In summary, we should have findings here that recognize the two factual issues:

(1) What is the claimant's pulmonary condition a disabling emphysema, with an advanced peribronchial fibrosis, flammatory bronchitis and other complications, as indicated by the claimant's physician, or a slight asthmatic bronchitis as testified to by the employer's expert? The trial court should make a specific finding on this issue, giving some indication why it disbelieves the testimony of the treating physician.

(2) Did the fumes and smoke in his employer's plant cause that condition?

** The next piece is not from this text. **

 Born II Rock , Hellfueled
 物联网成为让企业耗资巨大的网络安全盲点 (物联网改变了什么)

The trial court should make a specific finding on this issue, giving some indication of why the evidence of the claimant and his doctor should not be believed and what, if anything, was a more likely cause for his condition. (Concededly, if the trial court rests its conclusion on the proposition that the claimant's condition (whatever it may be) is not attributable to his employment, the first issue does not need to be discussed; but both issues were before the trial court on the hearing de novo.)

We recognize that the trier of the facts, be it judge or jury, can completely disbelieve certain witnesses, which makes *47 the determination of the issues comparatively simple; but whether or not that was the basis of the determination by the trial judge, this court, in the event of an appeal, is entitled to know through the findings supplemented by a memorandum decision or an oral opinion the views of the trial judge on the essential fact issues.

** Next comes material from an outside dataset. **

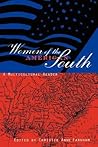 Women of the American South: A Multicultural Reader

The judgment of the superior court, and the findings of fact and the conclusions of law on which it is based, are set aside; the cause is remanded (which remand carries with it the complete record which was before the superior court at the time of the trial de novo, December 6, 1962) to the Superior Court of Spokane County, with instructions to the trial court to make findings of fact meeting the requirements of this opinion, and to make the appropriate conclusions of law, and enter a judgment predicated thereon reserving to all parties, having a right of appeal therefrom, the full exercise of that right after the entry of such a judgment.

OTT, C.J., ROSELLINI, HUNTER, and HALE, JJ., concur.

NOTES

[*] Reported in 395 P. (2d) 633.

[1] "Upon appeals to the superior court only such issues of law or fact may be raised as were properly included in the notice of appeal to the board, or in the complete record of the proceedings before the board. The hearing in the superior court shall be de novo, but the court shall not receive evidence or testimony other than, or in addition to, that offered before the board or included in the record filed by the board in the superior court as provided in RCW 51.52.110: ..." RCW 51.52.115.

[2] The nearest approach to any discussion of the evidence is found in the trial court's two-paragraph letter announcing its determination:

"After reviewing the evidence in this case, I am unable to find that it preponderates against the findings of the Board of Industrial Insurance Appeals.

"The plaintiff having thus failed to sustain his statutory burden of proof, the prima facie correctness of the Board's order must be affirmed. Judgment may be entered accordingly."

[3] Bard v. Kleeb (1890), 1 Wash. 370, 374, 25 Pac. 467, 468.

[4] There is presently considerable sentiment for the elimination of the findings of fact in cases which are not going to be appealed, as being useless and, in the aggregate, expensive. Our comments are therefore to be understood as being applicable only to findings in cases being appealed.

[5] Kelley v. Everglades Drainage Dist. (1943), 319 U.S. 415, 419, 87 L. Ed. 1485, 1487, 63 S. Ct. 1141, 1143.

[6] RCW 51.52.140.

[7] We again repeat that finding:

"It is more likely than not that the claimant's pulmonary condition of which he complains, did not arise naturally and proximately out of his employment at the Trentwood, Washington plant of the Kaiser Aluminum and Chemical Corporation.

[8] His diagnosis was a "low grade [meaning "slight"] chronic asthmatic bronchitis."